A tail wheel aircraft turning poses a special problem for “ground looping,” particularly when the aircraft is still at speed after landing. If the tail of the aircraft swings out more than necessary in an attempt to keep the aircraft straight using pedal-induced turns, then the centrifugal force of the turn could throw the aircraft rear end outward to the point where the forward-momentum component could move outside the wheel track. This results in instability with an uncontrolled ground loop, which can tilt the aircraft to the point of tipping if the over-turn angle в is breeched.

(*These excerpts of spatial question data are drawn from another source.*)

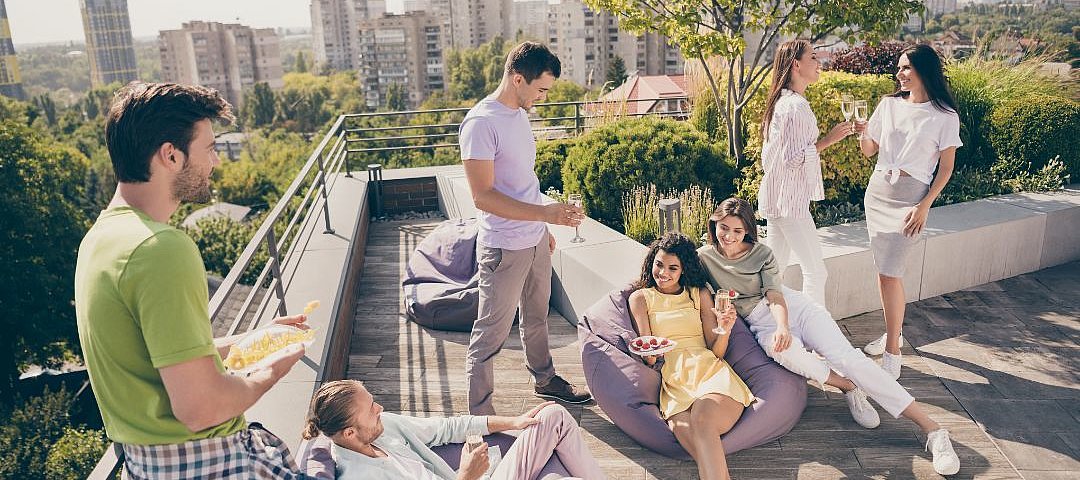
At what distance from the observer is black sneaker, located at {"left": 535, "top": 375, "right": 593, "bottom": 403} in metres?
3.81

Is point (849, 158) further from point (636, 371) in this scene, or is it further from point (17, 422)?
point (17, 422)

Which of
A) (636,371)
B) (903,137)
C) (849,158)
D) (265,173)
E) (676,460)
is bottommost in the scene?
(265,173)

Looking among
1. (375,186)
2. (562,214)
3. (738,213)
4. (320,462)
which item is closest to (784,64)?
(738,213)

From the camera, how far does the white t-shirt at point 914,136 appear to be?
3.68 metres

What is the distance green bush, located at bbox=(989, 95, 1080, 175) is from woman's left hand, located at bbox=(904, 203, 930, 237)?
137 inches

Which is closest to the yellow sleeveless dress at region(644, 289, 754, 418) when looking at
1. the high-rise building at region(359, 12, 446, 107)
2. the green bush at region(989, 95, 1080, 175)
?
the green bush at region(989, 95, 1080, 175)

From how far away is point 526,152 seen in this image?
322 centimetres

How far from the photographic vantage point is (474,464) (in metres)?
2.34

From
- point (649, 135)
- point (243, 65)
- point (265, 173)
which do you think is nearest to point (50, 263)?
point (649, 135)

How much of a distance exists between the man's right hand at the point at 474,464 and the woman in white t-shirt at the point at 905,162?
238cm

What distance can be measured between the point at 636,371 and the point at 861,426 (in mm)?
1006

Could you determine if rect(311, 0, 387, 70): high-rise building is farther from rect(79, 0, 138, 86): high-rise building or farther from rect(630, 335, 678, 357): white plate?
rect(630, 335, 678, 357): white plate

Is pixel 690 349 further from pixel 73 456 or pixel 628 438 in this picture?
pixel 73 456

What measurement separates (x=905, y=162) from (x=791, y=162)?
52cm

Figure 7.11. Wheel arrangements
7.3 Wheels
As an aircraft weight increases, the runway must bear the reaction and retain integrity to keep the vehicle’s field performance safe. Heavy commercial transport aircraft are intended to operate from a prepared runway (i. e., Types 2 and 3; see Section 7.10) to stay within the pavement strength; the load per wheel is restricted by distributing the total over several wheels. Various arrangements for more than one wheel per strut style are shown in Figure 7.11. Aircraft and undercarriage designers must plan for the number of struts, number of wheels per strut, and tire spacing and pressure (which determine the size) to distribute the load. As the aircraft MTOM increases, so does the number of wheels required, as well as considerations for stowing and articulation for retraction.
The fundamental wheel arrangements are single, twin, triple, and quadruple on a bogey. Wheel arrangements higher than a quadruple are not seen. The next level is their placement in a dual row as a single tandem, twin tandem (i. e., four wheels), triple tandem (i. e., six wheels), and so forth. The A380 wheel-arrangement model is shown in Figure 7.11. Figure 7.1 shows the wheel bogey of the world’s largest aircraft (i. e., the Antanov 225) with twin wheels per strut, for a total of seven struts.